American politician and physician (1831–1913)

Thomas H. Barnes (May 28, 1831 – June 4, 1913) was an American politician and physician from Virginia. He served as a member of the Virginia House of Delegates and the Virginia Senate.

==Early life==
Thomas H. Barnes was born on May 28, 1831, to Elizabeth and James Barnes. His father was a farmer, magistrate and member of the county court. Barnes attended Kinsale Academy in Nansemond County and Buckhorn Academy in Hertford County, North Carolina. He attended the University of Virginia starting in 1849 for three years. He graduated from the University of Virginia School of Medicine in 1853 with a Doctor of Medicine.

==Career==
Barnes worked as a physician from 1854 to 1888.

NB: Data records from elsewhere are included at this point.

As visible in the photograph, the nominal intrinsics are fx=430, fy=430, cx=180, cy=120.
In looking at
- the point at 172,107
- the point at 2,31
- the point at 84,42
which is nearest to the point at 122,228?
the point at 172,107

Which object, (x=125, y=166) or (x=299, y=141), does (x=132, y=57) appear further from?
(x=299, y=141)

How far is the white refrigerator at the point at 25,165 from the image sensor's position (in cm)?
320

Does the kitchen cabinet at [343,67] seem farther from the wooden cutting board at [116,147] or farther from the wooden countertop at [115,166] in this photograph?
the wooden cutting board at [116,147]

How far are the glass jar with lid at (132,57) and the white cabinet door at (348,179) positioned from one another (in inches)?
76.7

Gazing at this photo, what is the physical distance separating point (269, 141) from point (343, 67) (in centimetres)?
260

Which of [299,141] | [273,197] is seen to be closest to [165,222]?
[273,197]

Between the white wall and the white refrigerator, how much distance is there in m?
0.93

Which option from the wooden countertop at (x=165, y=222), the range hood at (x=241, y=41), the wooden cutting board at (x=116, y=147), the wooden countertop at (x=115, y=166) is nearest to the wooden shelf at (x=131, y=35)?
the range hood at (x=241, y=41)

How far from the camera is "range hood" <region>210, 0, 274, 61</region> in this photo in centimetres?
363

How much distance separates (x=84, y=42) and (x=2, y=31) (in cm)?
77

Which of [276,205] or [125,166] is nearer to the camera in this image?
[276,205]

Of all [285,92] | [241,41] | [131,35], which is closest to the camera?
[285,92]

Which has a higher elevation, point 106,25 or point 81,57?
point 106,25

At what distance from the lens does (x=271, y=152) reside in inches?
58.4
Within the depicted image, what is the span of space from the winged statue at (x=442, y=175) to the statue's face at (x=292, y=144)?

Barnes served as a member of the Virginia House of Delegates and Virginia Senate. He was a delegate to the state constitutional convention in 1901.

Barnes served as a member of the board of visitors of the University of Virginia School of Medicine. He was also a member of the board of visitors of the College of William & Mary. He served as chairman of both boards at the time of his death.

==Personal life==
Barnes did not marry. Barnes lived in Suffolk (then part of Nansemond County).

Barnes died on June 4, 1913, at his home in Suffolk. He was buried at Cedar Hill Cemetery in Suffolk.